The president signed a bill into law today, which is news in and of itself since not much new legislation has made it to his desk in these last two Congresses, but it was the VA bill, a pretty important piece of “gotta fix this now” business. Most news outlets covered the event live, and a live stream even showed up in my Facebook and Twitter feeds (no, not from the White House or the Democrats. From a news organization) so I was aware it was taking place at the moment it was taking place.
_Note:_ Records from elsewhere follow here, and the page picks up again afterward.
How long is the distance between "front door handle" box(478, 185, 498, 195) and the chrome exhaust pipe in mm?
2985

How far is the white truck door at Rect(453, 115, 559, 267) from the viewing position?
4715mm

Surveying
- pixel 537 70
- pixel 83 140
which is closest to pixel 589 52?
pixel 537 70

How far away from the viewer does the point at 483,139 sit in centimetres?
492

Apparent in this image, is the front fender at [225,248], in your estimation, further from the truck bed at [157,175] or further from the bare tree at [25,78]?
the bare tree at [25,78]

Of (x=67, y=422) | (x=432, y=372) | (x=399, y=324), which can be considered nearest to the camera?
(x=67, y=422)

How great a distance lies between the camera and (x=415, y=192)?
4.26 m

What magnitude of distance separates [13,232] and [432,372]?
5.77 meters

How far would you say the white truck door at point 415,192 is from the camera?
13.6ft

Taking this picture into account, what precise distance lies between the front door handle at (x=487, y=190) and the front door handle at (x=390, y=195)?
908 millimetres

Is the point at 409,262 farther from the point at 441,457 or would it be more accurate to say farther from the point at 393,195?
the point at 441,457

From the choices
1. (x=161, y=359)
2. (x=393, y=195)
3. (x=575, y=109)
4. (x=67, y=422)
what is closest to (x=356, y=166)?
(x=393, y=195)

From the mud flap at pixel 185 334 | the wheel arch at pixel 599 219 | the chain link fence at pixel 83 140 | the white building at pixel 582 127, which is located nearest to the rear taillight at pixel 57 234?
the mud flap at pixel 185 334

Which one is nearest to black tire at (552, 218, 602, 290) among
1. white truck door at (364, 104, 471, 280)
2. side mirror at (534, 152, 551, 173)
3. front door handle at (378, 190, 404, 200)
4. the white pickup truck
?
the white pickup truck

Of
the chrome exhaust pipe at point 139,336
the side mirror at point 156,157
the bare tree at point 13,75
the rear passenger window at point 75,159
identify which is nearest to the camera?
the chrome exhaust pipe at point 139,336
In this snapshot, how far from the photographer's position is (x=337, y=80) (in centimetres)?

It was not so for viewers of one national news channel; that operation had an nearly elderly rock star (Gene Simmons is 64 and is still leading KISS) speaking about global politics, war zones, and the controversial name of an NFL team. I believe “general interest” is what news producers call such a chat, rather than “specific news,” which is what was happening at Fort Belvoir while the president was signing the VA bill there. Simmons was probably on Fox News to plug some book, TV show, or thing, because a Gene Simmons without something to sell is a Gene Simmons we do not see on TV.

And now I have gone and further publicized this by including it in my little blog.

Most news shows tonight will not air the boring footage of a president signing a piece of paper but will instead feature Gene Simmons because he made his points about the name of the Washington Professional Football Team by using some colorful terms, giving us all a “Ha Ha!” moment or a “Shame on Gene Simmons! How old is he nowadays? What color is his hair?” moment. Perhaps someone should get a quote from President Obama about it, in order to keep him in the news.